PVR INOX plans to close 50 loss-making cinemas over next six months
PVR INOX, the multiplex operator, has recorded a quarterly loss of Rs 3.33 billion ($40.72 million). It is hit by one-time impairment charges and expenses related to the planned shutdowns of some cinemas.
Formed by the merger of two multiplex operators - PVR and INOX early this year, the company said that it took an accelerated depreciation charge of Rs 105.8 million on 50 loss-making cinemas it plans to shut down over the next six months.
Since the pandemic, the cinema operators in the country are struggling, when a lockdown was imposed on the people to stay at home and made streaming more popular among movie enthusiasts, prompting PVR and Inox to join forces.
In FY2024, PVR INOX plans to come up with 150-175 more screens.
It also took an impairment charge of Rs 108.2 million related to a project in a Bengaluru mall which was suspended, the company said.
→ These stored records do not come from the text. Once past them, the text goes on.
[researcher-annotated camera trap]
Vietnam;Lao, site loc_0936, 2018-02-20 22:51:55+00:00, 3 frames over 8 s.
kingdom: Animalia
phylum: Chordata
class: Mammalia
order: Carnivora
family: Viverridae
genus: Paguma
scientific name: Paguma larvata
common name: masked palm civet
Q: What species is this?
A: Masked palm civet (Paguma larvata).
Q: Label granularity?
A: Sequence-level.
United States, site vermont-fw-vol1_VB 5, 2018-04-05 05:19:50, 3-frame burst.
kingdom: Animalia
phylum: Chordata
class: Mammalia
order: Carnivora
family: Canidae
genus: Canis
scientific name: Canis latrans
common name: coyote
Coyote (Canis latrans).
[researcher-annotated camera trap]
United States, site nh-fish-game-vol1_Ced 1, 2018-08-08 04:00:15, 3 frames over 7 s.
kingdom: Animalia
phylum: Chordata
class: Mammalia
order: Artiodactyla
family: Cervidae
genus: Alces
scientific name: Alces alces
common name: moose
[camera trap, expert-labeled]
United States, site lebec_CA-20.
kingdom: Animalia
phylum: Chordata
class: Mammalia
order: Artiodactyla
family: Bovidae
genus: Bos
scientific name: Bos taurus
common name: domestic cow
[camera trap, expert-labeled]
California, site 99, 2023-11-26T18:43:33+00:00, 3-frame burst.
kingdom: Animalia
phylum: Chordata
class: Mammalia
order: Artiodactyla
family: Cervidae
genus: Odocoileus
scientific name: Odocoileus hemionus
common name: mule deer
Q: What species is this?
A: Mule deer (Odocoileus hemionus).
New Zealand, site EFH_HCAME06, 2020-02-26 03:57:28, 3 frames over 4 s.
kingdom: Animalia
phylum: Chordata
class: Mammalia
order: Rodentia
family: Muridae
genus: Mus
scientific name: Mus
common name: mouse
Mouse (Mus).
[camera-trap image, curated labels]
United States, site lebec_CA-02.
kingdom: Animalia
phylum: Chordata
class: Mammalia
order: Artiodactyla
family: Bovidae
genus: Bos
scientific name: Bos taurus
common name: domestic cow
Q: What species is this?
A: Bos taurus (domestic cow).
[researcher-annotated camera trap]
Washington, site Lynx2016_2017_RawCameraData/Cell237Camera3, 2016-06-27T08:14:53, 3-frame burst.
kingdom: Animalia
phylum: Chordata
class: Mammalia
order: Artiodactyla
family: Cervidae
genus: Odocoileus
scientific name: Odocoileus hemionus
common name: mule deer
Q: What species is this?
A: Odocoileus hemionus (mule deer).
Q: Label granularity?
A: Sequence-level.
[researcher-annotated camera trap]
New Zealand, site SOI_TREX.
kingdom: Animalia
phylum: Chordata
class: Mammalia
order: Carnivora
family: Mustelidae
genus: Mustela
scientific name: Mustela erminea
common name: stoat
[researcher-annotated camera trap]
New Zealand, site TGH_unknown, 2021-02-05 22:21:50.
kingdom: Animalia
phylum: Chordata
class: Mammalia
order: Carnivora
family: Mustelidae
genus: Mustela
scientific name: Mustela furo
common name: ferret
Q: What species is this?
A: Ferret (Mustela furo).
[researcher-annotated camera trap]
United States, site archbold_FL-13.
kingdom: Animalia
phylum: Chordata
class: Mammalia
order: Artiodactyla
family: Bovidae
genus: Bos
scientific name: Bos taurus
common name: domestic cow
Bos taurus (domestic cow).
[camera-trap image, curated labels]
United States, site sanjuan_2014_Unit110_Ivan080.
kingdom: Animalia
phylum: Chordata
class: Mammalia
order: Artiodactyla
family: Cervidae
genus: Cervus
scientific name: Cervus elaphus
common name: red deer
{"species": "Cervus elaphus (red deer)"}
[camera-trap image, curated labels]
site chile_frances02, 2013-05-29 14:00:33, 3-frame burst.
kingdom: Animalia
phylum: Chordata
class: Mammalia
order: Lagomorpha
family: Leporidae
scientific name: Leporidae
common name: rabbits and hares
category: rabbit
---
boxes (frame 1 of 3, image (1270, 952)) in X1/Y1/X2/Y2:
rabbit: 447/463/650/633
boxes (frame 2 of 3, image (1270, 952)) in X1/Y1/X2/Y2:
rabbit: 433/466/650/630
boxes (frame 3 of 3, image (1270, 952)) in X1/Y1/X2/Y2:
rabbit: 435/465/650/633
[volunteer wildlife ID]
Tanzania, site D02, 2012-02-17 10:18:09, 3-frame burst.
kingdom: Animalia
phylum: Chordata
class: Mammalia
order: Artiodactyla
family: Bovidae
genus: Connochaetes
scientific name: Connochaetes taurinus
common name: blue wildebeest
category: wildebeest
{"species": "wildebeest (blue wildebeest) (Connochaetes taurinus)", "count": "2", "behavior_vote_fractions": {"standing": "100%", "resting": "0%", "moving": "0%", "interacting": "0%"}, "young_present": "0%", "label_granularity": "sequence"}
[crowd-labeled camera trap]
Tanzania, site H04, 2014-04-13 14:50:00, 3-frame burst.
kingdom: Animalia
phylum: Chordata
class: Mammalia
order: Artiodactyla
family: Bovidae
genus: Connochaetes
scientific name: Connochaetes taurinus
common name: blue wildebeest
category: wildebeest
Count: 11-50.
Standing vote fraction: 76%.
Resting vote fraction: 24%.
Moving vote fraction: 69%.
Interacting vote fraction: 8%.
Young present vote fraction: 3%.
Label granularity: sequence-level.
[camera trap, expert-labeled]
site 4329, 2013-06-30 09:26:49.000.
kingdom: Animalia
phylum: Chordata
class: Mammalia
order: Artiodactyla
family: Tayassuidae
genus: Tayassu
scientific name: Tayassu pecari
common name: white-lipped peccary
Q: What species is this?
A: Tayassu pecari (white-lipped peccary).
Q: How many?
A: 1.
PVR INOX is reporting results for the first time after the completion of the merger.
PVR had reported a loss of Rs 1.05 billion a year earlier, when the two companies were separate.
"While there has been some volatility at the box office over the past few months, we are confident that this trend will settle down over the next two to three quarters," PVR INOX said.
Revenue for the quarter stood at Rs 11.43 billion, while total expenses were at Rs 13.64 billion.